Top of LISTED RECORDS

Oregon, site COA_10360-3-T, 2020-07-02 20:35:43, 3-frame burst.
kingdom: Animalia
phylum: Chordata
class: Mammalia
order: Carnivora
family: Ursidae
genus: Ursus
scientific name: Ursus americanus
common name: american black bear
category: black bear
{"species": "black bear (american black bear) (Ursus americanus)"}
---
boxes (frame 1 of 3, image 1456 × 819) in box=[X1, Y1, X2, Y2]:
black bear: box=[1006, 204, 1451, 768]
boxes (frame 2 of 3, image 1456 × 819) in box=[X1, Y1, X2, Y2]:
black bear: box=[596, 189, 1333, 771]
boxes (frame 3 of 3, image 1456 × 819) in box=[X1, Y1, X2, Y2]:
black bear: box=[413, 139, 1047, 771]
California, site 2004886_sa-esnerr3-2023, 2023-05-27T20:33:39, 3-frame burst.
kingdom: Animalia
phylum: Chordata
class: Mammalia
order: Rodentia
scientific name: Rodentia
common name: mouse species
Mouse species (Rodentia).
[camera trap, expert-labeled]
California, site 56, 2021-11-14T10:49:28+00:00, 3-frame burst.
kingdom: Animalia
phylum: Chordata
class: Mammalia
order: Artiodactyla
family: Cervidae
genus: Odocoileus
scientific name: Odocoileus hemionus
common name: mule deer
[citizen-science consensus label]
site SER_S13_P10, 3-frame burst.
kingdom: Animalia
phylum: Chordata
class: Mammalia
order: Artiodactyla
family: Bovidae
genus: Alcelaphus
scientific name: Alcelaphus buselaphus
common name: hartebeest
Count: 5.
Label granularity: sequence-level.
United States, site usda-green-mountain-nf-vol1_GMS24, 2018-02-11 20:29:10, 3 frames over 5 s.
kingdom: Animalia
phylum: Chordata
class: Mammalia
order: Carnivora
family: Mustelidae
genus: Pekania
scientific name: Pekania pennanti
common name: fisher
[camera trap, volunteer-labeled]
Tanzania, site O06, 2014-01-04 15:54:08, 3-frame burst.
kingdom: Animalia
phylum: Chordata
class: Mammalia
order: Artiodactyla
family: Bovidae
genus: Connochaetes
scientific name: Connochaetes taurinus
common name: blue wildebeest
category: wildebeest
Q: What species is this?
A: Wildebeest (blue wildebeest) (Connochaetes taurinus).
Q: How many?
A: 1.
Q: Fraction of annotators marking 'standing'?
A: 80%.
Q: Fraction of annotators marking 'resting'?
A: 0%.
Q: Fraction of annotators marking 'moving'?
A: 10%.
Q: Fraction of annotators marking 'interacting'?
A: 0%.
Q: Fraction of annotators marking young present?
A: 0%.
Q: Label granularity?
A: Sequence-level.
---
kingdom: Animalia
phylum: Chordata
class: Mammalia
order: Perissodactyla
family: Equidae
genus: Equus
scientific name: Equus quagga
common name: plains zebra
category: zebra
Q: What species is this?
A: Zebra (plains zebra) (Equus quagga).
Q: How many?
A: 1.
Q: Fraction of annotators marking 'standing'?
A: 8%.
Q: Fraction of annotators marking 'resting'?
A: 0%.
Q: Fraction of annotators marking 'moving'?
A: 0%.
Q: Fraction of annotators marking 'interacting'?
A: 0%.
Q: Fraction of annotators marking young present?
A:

Bottom of LISTED RECORDS

PROBLEM REQUIREMENTS: I'd like every line with the string "family" copied from the listing.

EXERCISE OUTPUT:
family: Ursidae
family: Cervidae
family: Bovidae
family: Mustelidae
family: Bovidae
family: Equidae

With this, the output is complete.